Source data

━━━━━━━━

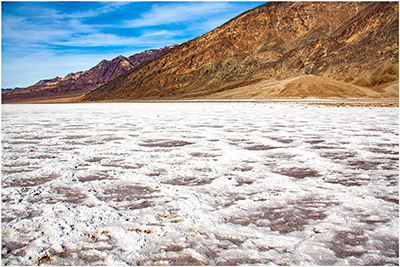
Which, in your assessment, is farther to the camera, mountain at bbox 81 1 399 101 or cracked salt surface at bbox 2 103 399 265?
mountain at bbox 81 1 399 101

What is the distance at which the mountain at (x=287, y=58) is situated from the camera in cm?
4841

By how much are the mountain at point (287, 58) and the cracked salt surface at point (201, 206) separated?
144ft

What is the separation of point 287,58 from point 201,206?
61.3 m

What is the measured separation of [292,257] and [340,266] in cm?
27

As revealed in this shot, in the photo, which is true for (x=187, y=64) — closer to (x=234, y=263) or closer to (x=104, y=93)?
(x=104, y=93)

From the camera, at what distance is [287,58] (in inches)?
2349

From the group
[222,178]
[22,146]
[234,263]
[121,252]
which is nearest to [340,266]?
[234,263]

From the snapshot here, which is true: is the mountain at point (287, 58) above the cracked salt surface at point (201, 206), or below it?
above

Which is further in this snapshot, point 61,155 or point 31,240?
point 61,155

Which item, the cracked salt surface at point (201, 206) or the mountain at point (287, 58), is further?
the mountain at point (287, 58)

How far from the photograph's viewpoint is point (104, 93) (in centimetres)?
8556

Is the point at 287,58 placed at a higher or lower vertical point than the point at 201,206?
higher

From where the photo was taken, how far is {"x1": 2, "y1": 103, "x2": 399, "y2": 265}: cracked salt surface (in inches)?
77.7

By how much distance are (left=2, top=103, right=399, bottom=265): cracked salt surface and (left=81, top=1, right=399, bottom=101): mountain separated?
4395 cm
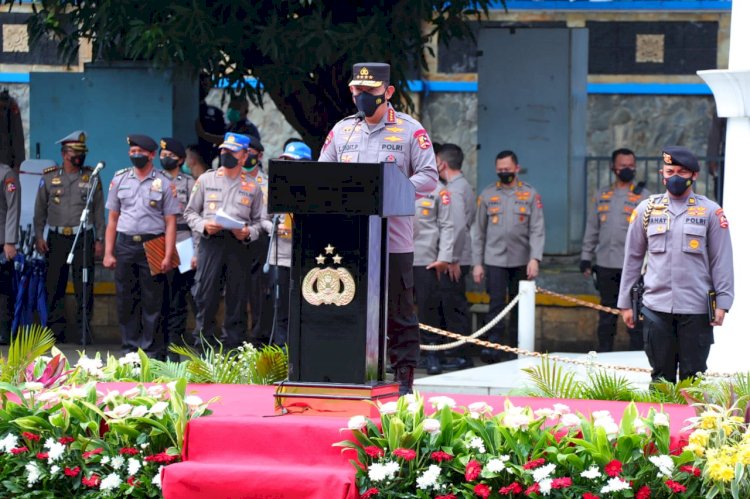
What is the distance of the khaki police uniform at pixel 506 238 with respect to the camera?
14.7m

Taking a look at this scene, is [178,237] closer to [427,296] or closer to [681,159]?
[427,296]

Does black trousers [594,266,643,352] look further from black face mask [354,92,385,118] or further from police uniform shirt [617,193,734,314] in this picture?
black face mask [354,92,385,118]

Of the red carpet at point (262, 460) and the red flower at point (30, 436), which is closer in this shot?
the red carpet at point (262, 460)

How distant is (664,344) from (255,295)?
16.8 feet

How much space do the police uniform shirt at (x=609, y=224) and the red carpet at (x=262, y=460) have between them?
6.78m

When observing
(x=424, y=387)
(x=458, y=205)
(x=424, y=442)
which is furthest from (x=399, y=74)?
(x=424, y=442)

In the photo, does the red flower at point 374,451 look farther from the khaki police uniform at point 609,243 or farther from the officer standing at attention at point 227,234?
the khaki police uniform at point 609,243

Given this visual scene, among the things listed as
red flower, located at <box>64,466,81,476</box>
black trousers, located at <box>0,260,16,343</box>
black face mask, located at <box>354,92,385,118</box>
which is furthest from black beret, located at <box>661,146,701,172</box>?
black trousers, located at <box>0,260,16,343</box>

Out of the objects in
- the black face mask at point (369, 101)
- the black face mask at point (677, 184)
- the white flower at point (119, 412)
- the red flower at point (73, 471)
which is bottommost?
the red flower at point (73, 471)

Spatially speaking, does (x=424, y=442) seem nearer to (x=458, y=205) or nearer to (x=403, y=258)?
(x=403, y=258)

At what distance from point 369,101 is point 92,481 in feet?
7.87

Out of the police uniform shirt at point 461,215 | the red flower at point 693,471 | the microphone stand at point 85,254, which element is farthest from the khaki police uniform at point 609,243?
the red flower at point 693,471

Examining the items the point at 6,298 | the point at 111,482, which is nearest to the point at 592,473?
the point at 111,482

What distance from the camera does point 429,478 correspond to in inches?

━━━━━━━━

WHAT THE TASK ASKS | Copy the lines of the entries word for word, starting with the line that contains "When observing" and continuing through the last line of the entries, with both ends included.

TASK OUTPUT |
When observing
(x=424, y=387)
(x=458, y=205)
(x=424, y=442)
which is furthest from (x=399, y=74)?
(x=424, y=442)

In the photo, does the red flower at point 374,451 look farther from the khaki police uniform at point 609,243 or farther from the officer standing at attention at point 227,234?
the khaki police uniform at point 609,243

Given this visual scene, among the things listed as
red flower, located at <box>64,466,81,476</box>
black trousers, located at <box>0,260,16,343</box>
black face mask, located at <box>354,92,385,118</box>
which is furthest from black beret, located at <box>661,146,701,172</box>?
black trousers, located at <box>0,260,16,343</box>

Out of the objects in
- the black face mask at point (369, 101)
- the black face mask at point (677, 184)
- the white flower at point (119, 412)
- the red flower at point (73, 471)
which is bottommost?
the red flower at point (73, 471)

Spatially speaking, does (x=424, y=442) seem nearer to (x=458, y=205) or nearer to (x=403, y=258)?
(x=403, y=258)

At what distance from point 369,101 is point 92,481 in feet?
7.87

Out of the police uniform shirt at point 461,215 | the red flower at point 693,471 | the microphone stand at point 85,254, which element is farthest from the khaki police uniform at point 609,243?
the red flower at point 693,471

Examining the items the point at 6,298 | the point at 111,482, which is nearest to the point at 592,473?
the point at 111,482

What distance from the camera does point 429,478 correspond to in inches?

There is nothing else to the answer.